Son diversos los relatos de campesinos en diversas regiones del país que señalan a uno u otro frente de las FARC como el agente regulador del negocio de la hoja de coca, que impone rigurosas condiciones económicas y sociales para evitar alternaciones en los flujos de producción. En Antioquia, una de las zonas más controladas en ese sentido es el Nudo del Paramillo, en lo que corresponde al municipio de Ituango, donde hace presencia el Frente 18 de las FARC.
En su “programa” propuesto, las FARC en ningún momento admiten que han sido parte del problema al contribuir a la proliferación de los cultivos de uso ilícito y, en cambio, le echan la culpa a la falta de alternativas económicas que afrontan los campesinos. Sin embargo, el debate tiende a convertirse en un círculo vicioso, porque también podría esgrimirse que esa ausencia de posibilidades productivas se debe a la presencia y control de facciones de la guerrilla, que impide la llegada de iniciativas gubernamentales y no gubernamentales.
Esta organización subversiva tampoco reconoce que ha criminalizado a los labriegos que no cultivan hoja de coca en sus zonas de influencia donde predominan estos sembradíos.
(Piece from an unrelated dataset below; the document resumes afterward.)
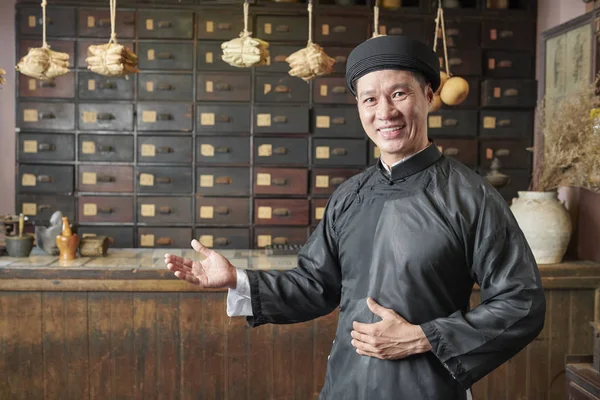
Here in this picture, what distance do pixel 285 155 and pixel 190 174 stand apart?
677 mm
A mi juicio, la razón es simple: una reducción de las áreas sembradas implica menos ingresos para el grupo subversivo que se nutre del negocio para sostener su aparato bélico.
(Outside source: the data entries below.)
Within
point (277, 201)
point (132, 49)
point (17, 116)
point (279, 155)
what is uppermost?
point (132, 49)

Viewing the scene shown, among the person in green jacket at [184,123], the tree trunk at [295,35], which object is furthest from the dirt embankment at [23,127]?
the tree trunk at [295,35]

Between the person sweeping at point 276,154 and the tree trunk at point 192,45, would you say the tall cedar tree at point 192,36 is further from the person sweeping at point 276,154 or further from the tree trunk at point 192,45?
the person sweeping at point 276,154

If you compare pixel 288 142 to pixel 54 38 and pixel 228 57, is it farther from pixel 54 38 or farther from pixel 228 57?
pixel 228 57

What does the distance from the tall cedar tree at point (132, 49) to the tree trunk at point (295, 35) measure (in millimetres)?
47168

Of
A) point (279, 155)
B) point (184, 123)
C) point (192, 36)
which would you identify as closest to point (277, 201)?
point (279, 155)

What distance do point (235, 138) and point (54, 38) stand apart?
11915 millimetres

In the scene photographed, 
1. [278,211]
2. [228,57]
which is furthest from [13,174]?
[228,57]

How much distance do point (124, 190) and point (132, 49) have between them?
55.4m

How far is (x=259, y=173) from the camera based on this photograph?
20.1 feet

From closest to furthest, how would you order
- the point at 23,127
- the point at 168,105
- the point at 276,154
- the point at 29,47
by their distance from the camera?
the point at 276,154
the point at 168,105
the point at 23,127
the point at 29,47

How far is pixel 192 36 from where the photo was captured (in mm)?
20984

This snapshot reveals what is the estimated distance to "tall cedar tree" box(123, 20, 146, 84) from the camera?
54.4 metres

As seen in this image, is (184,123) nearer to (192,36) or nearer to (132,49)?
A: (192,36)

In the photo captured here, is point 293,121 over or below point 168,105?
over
Y mucho menos reconocen el grave problema que se cierne sobre extensas áreas que tienen o han tenido hoja de coca: la presencia de minas antipersonal, ese enemigo silencioso que puede durar hasta 50 años bajo tierra sin que pierda su poder destructor.
Una propuesta seria de la guerrilla de las FARC, y complementaria a exigir proyectos productivos para regiones históricamente cocaleras, debería involucrar no sólo la suspensión inmediata de la siembra de minas antipersonal sino la de elaborar mapas de riesgo en los cuales se identifiquen aquellas áreas donde hay presencia de estos artefactos explosivos con el fin de proyectar un desminado efectivo para evitar afectaciones a la población civil, que es la que lleva la peor parte.
Recuerdo que en diciembre del 2012, cuando tuve la oportunidad de entrevistar a varios voceros de las FARC en La Habana, uno de ellos expuso un concepto que choca con la realidad: “las minas antipersona son usadas por la guerrilla como arma popular defensiva que busca desequilibrar la gran potencia bélica del Estado”. El problema, lo demuestran las estadísticas, es que caen más campesinos que soldados en esas trampas letales, proscritas por la legislación internacional.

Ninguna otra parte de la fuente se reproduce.